Campbell marqua une pause et nous gratifia tous d’un regard qu’il estimait, à mon avis, lourd de sens.

— Au nom de l’Union coloniale et des Forces de défense coloniale, je vous accueille comme nouveaux citoyens et nos défenseurs les plus récents. Que Dieu vous bénisse tous et vous garde en vie dans les épreuves à venir.

» Au fait, si vous souhaitez observer le départ du vaisseau de son orbite, nous diffuserons la vidéo dans notre salle de cinéma du pont d’observation. Cette salle est très vaste et peut accueillir toutes les recrues, alors ne craignez pas de manquer de siège.
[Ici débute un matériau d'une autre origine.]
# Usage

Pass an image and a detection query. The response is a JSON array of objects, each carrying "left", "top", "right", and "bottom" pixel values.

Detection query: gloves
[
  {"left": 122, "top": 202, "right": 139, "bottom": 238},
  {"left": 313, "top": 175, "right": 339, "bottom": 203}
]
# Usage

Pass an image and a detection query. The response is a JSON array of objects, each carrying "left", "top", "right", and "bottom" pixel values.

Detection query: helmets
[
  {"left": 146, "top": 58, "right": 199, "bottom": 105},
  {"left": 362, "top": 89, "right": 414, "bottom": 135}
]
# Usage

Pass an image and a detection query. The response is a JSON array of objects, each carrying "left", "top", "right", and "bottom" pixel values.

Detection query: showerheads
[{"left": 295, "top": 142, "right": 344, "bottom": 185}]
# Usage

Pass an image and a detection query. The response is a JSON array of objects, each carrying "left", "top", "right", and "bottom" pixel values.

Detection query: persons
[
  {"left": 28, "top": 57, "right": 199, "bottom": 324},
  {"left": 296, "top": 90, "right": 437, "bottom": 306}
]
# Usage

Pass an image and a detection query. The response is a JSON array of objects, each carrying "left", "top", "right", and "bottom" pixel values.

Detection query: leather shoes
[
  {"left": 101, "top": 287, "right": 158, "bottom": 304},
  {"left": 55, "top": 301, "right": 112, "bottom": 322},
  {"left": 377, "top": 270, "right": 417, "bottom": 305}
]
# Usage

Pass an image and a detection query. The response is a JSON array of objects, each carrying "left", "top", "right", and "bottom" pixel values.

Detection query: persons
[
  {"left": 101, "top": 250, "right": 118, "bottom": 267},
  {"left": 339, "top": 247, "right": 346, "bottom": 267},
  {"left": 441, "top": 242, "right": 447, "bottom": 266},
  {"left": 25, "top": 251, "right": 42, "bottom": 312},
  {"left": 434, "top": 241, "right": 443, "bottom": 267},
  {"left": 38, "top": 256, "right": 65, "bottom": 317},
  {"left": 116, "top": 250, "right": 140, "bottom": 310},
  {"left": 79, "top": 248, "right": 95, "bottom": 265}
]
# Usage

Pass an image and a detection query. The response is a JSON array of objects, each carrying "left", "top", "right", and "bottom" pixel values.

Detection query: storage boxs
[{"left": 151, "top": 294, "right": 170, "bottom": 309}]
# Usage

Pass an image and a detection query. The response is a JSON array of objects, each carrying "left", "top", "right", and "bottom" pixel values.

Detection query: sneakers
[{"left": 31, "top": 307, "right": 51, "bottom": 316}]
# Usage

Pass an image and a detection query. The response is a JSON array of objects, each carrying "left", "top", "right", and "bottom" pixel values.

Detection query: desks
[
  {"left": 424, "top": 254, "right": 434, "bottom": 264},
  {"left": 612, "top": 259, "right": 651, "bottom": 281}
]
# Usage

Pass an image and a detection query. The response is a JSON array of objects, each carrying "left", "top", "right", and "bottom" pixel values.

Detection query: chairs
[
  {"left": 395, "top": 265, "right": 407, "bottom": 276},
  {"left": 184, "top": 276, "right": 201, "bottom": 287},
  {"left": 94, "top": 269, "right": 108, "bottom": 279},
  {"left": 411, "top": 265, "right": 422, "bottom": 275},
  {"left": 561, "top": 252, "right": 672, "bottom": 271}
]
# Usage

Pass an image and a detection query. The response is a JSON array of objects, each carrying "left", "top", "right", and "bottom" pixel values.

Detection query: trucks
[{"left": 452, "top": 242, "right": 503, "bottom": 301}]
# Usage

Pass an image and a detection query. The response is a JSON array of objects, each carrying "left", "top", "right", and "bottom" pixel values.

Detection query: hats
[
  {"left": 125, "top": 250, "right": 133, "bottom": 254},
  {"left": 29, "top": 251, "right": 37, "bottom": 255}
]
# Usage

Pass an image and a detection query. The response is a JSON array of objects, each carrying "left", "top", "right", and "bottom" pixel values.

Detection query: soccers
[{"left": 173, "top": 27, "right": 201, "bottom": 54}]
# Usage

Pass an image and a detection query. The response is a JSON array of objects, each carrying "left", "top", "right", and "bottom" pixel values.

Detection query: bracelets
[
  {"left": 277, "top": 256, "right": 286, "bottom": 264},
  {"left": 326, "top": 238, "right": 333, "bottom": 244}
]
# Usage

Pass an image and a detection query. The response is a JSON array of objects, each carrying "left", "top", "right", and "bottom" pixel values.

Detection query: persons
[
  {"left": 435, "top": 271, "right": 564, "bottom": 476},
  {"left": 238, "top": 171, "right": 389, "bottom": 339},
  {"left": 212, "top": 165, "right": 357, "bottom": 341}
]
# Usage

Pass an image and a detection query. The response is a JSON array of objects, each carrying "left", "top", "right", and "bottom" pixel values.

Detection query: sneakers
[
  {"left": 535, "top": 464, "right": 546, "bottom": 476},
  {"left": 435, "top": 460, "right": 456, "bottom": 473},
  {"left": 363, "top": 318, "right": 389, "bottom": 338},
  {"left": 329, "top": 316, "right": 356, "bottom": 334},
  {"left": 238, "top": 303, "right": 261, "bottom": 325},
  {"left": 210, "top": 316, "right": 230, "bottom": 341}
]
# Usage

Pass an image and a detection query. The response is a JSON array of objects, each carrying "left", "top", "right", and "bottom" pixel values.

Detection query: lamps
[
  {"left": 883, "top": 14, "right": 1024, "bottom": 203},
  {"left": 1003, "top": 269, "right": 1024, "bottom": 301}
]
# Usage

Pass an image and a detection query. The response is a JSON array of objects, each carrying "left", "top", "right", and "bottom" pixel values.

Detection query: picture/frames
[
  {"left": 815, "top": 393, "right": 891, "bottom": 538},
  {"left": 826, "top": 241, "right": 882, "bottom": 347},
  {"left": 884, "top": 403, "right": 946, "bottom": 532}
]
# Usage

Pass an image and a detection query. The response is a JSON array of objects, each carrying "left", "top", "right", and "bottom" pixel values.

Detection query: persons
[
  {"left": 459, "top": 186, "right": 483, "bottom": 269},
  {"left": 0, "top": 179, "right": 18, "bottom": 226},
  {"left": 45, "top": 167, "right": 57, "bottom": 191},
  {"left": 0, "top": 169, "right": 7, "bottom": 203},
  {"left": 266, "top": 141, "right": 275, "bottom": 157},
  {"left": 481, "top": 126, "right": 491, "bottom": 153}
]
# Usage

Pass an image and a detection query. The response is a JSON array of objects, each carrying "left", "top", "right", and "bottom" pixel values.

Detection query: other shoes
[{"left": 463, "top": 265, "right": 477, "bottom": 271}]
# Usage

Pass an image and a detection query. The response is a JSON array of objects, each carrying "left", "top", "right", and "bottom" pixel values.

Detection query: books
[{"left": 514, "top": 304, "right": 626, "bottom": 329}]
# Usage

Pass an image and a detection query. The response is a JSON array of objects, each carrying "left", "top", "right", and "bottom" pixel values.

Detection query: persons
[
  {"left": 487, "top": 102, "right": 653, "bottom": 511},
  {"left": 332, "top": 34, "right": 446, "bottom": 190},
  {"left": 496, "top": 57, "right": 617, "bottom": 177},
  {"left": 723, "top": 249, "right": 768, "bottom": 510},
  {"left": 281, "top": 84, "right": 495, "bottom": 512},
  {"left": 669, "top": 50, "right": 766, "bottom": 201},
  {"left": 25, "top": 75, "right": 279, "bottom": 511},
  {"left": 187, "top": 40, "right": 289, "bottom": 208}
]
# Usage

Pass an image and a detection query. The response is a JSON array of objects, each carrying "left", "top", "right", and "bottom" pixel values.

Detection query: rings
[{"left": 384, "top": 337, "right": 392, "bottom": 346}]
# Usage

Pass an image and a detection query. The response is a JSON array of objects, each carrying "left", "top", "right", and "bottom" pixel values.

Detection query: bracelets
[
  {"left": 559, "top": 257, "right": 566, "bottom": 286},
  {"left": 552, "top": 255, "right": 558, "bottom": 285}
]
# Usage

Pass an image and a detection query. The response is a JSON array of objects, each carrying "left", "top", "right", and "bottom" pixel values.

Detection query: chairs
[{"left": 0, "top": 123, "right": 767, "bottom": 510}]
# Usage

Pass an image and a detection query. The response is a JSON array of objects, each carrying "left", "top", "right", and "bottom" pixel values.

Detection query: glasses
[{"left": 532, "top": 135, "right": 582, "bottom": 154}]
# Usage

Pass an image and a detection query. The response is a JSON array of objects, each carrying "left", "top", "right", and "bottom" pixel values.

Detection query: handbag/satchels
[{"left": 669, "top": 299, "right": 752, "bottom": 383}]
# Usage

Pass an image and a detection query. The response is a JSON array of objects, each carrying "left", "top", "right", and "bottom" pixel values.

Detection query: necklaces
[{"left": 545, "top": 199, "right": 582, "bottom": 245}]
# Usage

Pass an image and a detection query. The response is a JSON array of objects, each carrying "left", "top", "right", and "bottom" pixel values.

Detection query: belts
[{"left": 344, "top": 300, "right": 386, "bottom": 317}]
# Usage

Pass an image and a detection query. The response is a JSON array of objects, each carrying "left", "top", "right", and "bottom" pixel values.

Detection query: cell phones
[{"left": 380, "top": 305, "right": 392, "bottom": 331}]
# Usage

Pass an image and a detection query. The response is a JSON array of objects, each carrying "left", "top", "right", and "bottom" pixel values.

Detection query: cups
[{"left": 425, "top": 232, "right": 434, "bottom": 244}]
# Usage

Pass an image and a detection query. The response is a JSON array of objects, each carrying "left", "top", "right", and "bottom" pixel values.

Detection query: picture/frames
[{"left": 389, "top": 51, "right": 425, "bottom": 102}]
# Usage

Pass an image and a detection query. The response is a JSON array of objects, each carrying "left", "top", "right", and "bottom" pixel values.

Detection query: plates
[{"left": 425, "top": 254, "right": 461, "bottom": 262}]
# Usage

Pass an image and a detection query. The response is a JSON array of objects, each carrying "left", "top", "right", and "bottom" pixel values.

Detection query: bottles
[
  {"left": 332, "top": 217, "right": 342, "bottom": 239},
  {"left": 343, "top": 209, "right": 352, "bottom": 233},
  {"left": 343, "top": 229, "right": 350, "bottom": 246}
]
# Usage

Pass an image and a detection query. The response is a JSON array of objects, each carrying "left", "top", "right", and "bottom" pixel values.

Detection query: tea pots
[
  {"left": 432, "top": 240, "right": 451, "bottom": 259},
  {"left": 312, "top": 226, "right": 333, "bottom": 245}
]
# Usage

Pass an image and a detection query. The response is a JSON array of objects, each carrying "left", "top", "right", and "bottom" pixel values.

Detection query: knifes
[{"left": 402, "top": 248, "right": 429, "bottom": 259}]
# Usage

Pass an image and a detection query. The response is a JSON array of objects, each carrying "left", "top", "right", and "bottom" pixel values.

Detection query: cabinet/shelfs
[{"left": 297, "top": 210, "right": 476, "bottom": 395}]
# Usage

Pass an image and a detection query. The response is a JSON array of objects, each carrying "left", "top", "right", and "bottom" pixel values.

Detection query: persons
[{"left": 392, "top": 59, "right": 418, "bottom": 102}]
Le Henry Hudson est d’une vélocité remarquable, et, dès demain matin, au petit-déjeuner, la Terre ne sera plus qu’un tout petit disque ; au souper, un point brillant dans le ciel. Ce sera probablement votre dernière occasion de voir ce qu’était votre monde natal. Si cela signifie quelque chose pour vous, je vous suggère d’assister au spectacle.

— Alors, ton nouveau compagnon de cabine ? me demanda Harry en prenant le siège à côté du mien dans la salle de cinéma du pont d’observation.